* [EXERCISE BRIEF]: Give back exactly the lines starting at the one with "Апартаменти N736 - 55m2" and ending at the last line of the data below. Pictures are not part of the copy.

[Dataset entries]
========================================

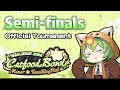 Official Tournament Catfood Bowl - Minor #TumblingRed Live Stream - Semi-finals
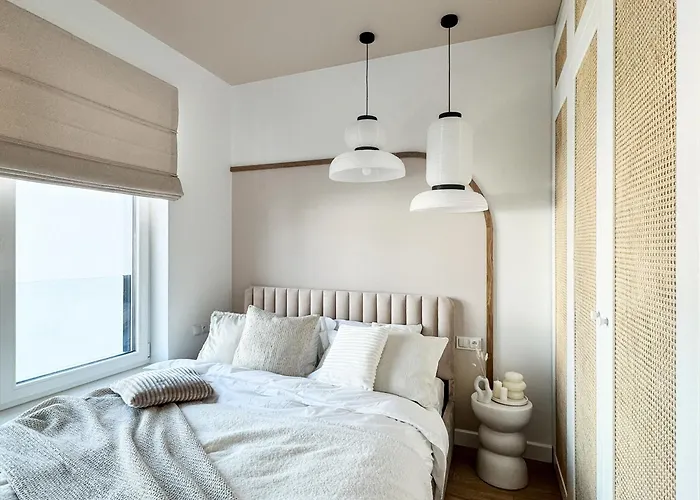 Апартаменти N736 - 55m2 Premium Z 2025 Roku Сопот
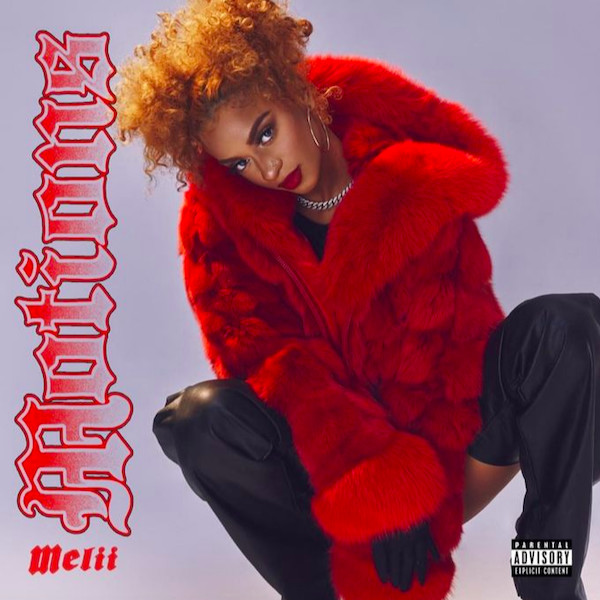 Motions EP From Melii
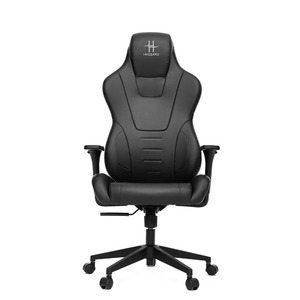 Кресло игровое HHGears XL300 XL300_BK PU Leather black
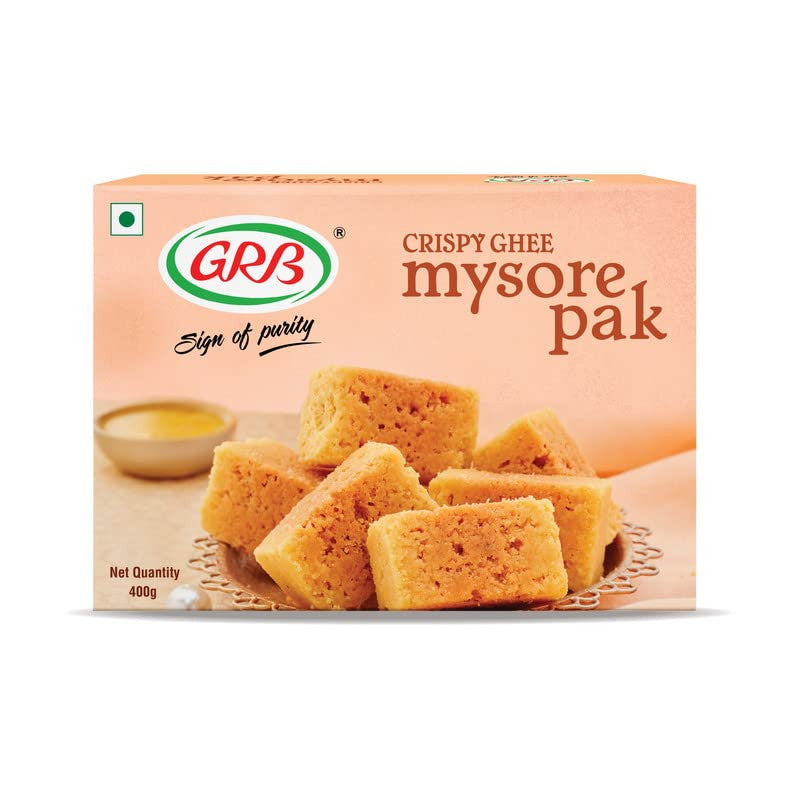 GRB Maysore pak crispy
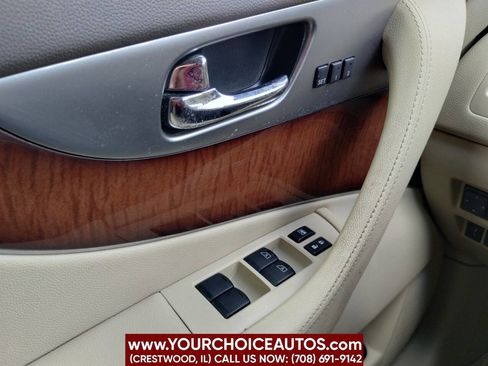 Used 2012 INFINITI FX35 AWD w/ Premium Pkg image 29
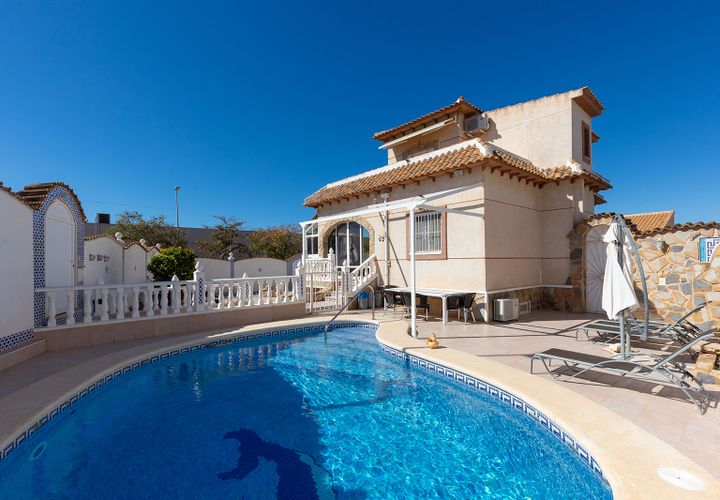 Villa i Benijofar, Alicante, Benijofar - € 369.900 | Ref: 200-4649 - foto 1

========================================

* [RESPONSE TO THE EXERCISE]:
 Апартаменти N736 - 55m2 Premium Z 2025 Roku Сопот
 Motions EP From Melii
 Кресло игровое HHGears XL300 XL300_BK PU Leather black
 GRB Maysore pak crispy
 Used 2012 INFINITI FX35 AWD w/ Premium Pkg image 29
 Villa i Benijofar, Alicante, Benijofar - € 369.900 | Ref: 200-4649 - foto 1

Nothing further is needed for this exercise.